Frequency tunability is useful in frequency hollering communication systems. Such devices have been proposed in order to obtain efficient spectrum utilization in cases where many users each have individual low utilization rates and independent access, such as in mobile radio networks. Frequency horrifying ageliness is also useful in many military applications, particularly in electronic retaliation measures.

It is thus an object of the present invention to provide a multi-band microphone four-wave oscillator.

It is also an object of the invention to provide a multi-band microwave oscillation that can be produced very economically.

It is also an object of the present invention to provide a very inexpensive multi-band microwave communication receiver.
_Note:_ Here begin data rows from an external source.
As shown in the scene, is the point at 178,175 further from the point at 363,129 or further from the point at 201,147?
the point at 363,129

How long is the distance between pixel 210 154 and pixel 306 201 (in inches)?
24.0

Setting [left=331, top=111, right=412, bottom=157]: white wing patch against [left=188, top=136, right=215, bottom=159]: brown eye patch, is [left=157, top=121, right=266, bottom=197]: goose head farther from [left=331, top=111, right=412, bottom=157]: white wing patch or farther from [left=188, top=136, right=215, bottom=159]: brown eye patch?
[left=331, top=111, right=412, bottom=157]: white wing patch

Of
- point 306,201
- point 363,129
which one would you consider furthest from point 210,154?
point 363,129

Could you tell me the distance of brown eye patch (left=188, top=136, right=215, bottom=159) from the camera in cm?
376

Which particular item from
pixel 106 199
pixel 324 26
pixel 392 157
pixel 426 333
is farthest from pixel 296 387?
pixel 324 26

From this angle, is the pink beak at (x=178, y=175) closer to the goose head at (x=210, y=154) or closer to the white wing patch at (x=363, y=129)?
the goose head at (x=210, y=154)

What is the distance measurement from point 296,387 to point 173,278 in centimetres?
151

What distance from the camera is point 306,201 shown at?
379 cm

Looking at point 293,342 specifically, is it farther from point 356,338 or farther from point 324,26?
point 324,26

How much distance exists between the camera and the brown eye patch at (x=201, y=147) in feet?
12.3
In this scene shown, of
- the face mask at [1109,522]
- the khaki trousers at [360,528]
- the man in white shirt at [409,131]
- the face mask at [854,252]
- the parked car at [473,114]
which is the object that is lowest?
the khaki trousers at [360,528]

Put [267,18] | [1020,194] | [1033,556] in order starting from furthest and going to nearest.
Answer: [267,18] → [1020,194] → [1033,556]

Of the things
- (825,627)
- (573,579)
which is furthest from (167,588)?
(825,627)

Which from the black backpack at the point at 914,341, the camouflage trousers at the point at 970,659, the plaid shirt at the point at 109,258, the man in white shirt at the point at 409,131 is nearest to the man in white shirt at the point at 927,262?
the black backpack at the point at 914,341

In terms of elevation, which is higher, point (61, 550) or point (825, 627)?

SUMMARY OF THE INVENTION To achieve the above and other objects, the present invention provides an oscillator having radio frequency coupled but galvanically isolated transistors. One 1-false transistor date is selectively biased to cutoff to convert the circuit from a 2-active device configuration to a 1-active device configuration. It is also possible to configure the circuit to operate in a high-speed mode.This arrangement provides an oscillation frequency ratio of approximately 2:1.

Alternatively, the switched geometry network can have more than one active element to provide more than one frequency selection.

'In the superhet four-dyne reception 11, switch V
The geometry oscillator can switch the local oscillator frequency between two different bands (multi-band microphone 4-wave reception). Alternatively, another switched geometry oscillator can be used and a multi-sided switched geometry oscillator can be used to selectively vary the downconversion to lower intermediate frequencies.

The present invention provides an oscillator, comprising a plurality of transistors, each transistor having a gate, a source and an "r lane," each source of which is electrically connected in front of all of the transistors. common, each of the y-lanes of the metal transistors is electrically common, and each of the r-) is radio frequency coupled and galvanically isolated from the remainder of the respective date. and further includes a device connected to at least one of the gates for biasing and pinching off at least one, if not all, of the transistors.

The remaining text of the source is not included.